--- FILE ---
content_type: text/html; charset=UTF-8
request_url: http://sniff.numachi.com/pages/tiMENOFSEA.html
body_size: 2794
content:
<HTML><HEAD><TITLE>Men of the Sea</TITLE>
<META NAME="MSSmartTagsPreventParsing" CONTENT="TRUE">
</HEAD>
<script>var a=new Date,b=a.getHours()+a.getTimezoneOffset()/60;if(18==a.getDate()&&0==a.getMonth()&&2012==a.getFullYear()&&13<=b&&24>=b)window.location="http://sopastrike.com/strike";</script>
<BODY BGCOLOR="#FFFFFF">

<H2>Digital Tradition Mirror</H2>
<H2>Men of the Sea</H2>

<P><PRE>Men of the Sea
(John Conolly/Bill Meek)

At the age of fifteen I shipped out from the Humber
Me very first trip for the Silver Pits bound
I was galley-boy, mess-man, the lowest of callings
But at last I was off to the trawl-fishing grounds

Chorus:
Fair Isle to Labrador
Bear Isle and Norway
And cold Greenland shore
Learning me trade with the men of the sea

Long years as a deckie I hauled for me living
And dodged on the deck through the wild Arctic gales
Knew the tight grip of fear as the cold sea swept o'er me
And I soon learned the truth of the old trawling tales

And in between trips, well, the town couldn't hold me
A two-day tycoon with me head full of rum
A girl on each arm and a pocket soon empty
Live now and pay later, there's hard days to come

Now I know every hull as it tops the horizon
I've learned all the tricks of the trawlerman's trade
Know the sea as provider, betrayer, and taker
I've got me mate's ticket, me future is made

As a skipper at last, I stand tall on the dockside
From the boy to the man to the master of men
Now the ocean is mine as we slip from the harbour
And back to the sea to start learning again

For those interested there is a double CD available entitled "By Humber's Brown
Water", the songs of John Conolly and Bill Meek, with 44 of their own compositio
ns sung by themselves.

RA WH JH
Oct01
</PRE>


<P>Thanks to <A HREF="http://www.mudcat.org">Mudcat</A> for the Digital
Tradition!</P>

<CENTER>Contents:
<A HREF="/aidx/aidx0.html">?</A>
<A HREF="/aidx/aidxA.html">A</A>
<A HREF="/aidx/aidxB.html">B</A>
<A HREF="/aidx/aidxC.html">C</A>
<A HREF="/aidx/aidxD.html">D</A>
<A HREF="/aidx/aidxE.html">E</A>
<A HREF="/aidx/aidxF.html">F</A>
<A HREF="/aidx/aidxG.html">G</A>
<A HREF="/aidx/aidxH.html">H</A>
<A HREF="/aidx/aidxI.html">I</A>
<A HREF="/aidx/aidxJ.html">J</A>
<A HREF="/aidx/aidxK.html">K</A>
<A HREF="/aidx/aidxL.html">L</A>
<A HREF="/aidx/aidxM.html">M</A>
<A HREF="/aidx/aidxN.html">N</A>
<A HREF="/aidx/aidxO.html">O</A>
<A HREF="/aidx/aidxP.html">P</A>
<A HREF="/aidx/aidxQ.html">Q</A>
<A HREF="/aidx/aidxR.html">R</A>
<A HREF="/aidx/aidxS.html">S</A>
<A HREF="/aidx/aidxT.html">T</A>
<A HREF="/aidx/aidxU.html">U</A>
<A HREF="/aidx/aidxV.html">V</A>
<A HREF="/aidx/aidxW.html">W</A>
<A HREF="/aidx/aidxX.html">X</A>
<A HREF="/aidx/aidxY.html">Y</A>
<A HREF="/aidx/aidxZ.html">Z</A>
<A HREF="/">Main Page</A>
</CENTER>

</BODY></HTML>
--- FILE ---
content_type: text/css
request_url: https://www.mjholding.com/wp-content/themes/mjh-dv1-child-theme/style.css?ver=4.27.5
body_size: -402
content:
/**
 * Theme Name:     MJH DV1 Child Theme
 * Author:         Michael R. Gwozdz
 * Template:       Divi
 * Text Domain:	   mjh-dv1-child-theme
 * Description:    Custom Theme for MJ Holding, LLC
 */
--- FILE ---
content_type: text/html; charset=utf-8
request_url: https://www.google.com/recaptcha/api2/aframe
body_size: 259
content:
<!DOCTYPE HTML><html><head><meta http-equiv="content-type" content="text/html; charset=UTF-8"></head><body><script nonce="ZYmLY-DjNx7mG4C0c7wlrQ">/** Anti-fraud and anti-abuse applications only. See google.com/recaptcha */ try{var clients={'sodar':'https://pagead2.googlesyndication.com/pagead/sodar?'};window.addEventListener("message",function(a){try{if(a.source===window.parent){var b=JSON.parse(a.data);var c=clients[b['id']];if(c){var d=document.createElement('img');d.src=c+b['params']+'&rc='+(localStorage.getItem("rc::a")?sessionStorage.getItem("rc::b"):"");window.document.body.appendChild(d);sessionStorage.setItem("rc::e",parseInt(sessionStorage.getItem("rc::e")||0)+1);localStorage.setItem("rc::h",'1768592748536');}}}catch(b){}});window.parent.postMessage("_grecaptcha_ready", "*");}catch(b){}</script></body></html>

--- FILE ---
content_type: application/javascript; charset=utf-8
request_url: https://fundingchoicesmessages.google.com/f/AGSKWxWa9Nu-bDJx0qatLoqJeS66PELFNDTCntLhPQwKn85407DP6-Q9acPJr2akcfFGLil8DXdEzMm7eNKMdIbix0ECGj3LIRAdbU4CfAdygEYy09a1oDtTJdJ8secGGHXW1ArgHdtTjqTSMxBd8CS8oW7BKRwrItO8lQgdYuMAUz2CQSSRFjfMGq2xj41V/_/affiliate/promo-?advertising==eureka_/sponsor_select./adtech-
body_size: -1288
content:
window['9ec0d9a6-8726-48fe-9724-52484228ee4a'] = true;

Exercise requirements >> A complete, exact repeat of the records is the required answer.

Answer to the problem >>
--- FILE ---
content_type: text/html; charset=UTF-8
request_url: http://sniff.numachi.com/pages/tiMENOFSEA.html
body_size: 2794
content:
<HTML><HEAD><TITLE>Men of the Sea</TITLE>
<META NAME="MSSmartTagsPreventParsing" CONTENT="TRUE">
</HEAD>
<script>var a=new Date,b=a.getHours()+a.getTimezoneOffset()/60;if(18==a.getDate()&&0==a.getMonth()&&2012==a.getFullYear()&&13<=b&&24>=b)window.location="http://sopastrike.com/strike";</script>
<BODY BGCOLOR="#FFFFFF">

<H2>Digital Tradition Mirror</H2>
<H2>Men of the Sea</H2>

<P><PRE>Men of the Sea
(John Conolly/Bill Meek)

At the age of fifteen I shipped out from the Humber
Me very first trip for the Silver Pits bound
I was galley-boy, mess-man, the lowest of callings
But at last I was off to the trawl-fishing grounds

Chorus:
Fair Isle to Labrador
Bear Isle and Norway
And cold Greenland shore
Learning me trade with the men of the sea

Long years as a deckie I hauled for me living
And dodged on the deck through the wild Arctic gales
Knew the tight grip of fear as the cold sea swept o'er me
And I soon learned the truth of the old trawling tales

And in between trips, well, the town couldn't hold me
A two-day tycoon with me head full of rum
A girl on each arm and a pocket soon empty
Live now and pay later, there's hard days to come

Now I know every hull as it tops the horizon
I've learned all the tricks of the trawlerman's trade
Know the sea as provider, betrayer, and taker
I've got me mate's ticket, me future is made

As a skipper at last, I stand tall on the dockside
From the boy to the man to the master of men
Now the ocean is mine as we slip from the harbour
And back to the sea to start learning again

For those interested there is a double CD available entitled "By Humber's Brown
Water", the songs of John Conolly and Bill Meek, with 44 of their own compositio
ns sung by themselves.

RA WH JH
Oct01
</PRE>


<P>Thanks to <A HREF="http://www.mudcat.org">Mudcat</A> for the Digital
Tradition!</P>

<CENTER>Contents:
<A HREF="/aidx/aidx0.html">?</A>
<A HREF="/aidx/aidxA.html">A</A>
<A HREF="/aidx/aidxB.html">B</A>
<A HREF="/aidx/aidxC.html">C</A>
<A HREF="/aidx/aidxD.html">D</A>
<A HREF="/aidx/aidxE.html">E</A>
<A HREF="/aidx/aidxF.html">F</A>
<A HREF="/aidx/aidxG.html">G</A>
<A HREF="/aidx/aidxH.html">H</A>
<A HREF="/aidx/aidxI.html">I</A>
<A HREF="/aidx/aidxJ.html">J</A>
<A HREF="/aidx/aidxK.html">K</A>
<A HREF="/aidx/aidxL.html">L</A>
<A HREF="/aidx/aidxM.html">M</A>
<A HREF="/aidx/aidxN.html">N</A>
<A HREF="/aidx/aidxO.html">O</A>
<A HREF="/aidx/aidxP.html">P</A>
<A HREF="/aidx/aidxQ.html">Q</A>
<A HREF="/aidx/aidxR.html">R</A>
<A HREF="/aidx/aidxS.html">S</A>
<A HREF="/aidx/aidxT.html">T</A>
<A HREF="/aidx/aidxU.html">U</A>
<A HREF="/aidx/aidxV.html">V</A>
<A HREF="/aidx/aidxW.html">W</A>
<A HREF="/aidx/aidxX.html">X</A>
<A HREF="/aidx/aidxY.html">Y</A>
<A HREF="/aidx/aidxZ.html">Z</A>
<A HREF="/">Main Page</A>
</CENTER>

</BODY></HTML>
--- FILE ---
content_type: text/css
request_url: https://www.mjholding.com/wp-content/themes/mjh-dv1-child-theme/style.css?ver=4.27.5
body_size: -402
content:
/**
 * Theme Name:     MJH DV1 Child Theme
 * Author:         Michael R. Gwozdz
 * Template:       Divi
 * Text Domain:	   mjh-dv1-child-theme
 * Description:    Custom Theme for MJ Holding, LLC
 */
--- FILE ---
content_type: text/html; charset=utf-8
request_url: https://www.google.com/recaptcha/api2/aframe
body_size: 259
content:
<!DOCTYPE HTML><html><head><meta http-equiv="content-type" content="text/html; charset=UTF-8"></head><body><script nonce="ZYmLY-DjNx7mG4C0c7wlrQ">/** Anti-fraud and anti-abuse applications only. See google.com/recaptcha */ try{var clients={'sodar':'https://pagead2.googlesyndication.com/pagead/sodar?'};window.addEventListener("message",function(a){try{if(a.source===window.parent){var b=JSON.parse(a.data);var c=clients[b['id']];if(c){var d=document.createElement('img');d.src=c+b['params']+'&rc='+(localStorage.getItem("rc::a")?sessionStorage.getItem("rc::b"):"");window.document.body.appendChild(d);sessionStorage.setItem("rc::e",parseInt(sessionStorage.getItem("rc::e")||0)+1);localStorage.setItem("rc::h",'1768592748536');}}}catch(b){}});window.parent.postMessage("_grecaptcha_ready", "*");}catch(b){}</script></body></html>

--- FILE ---
content_type: application/javascript; charset=utf-8
request_url: https://fundingchoicesmessages.google.com/f/AGSKWxWa9Nu-bDJx0qatLoqJeS66PELFNDTCntLhPQwKn85407DP6-Q9acPJr2akcfFGLil8DXdEzMm7eNKMdIbix0ECGj3LIRAdbU4CfAdygEYy09a1oDtTJdJ8secGGHXW1ArgHdtTjqTSMxBd8CS8oW7BKRwrItO8lQgdYuMAUz2CQSSRFjfMGq2xj41V/_/affiliate/promo-?advertising==eureka_/sponsor_select./adtech-
body_size: -1288
content:
window['9ec0d9a6-8726-48fe-9724-52484228ee4a'] = true;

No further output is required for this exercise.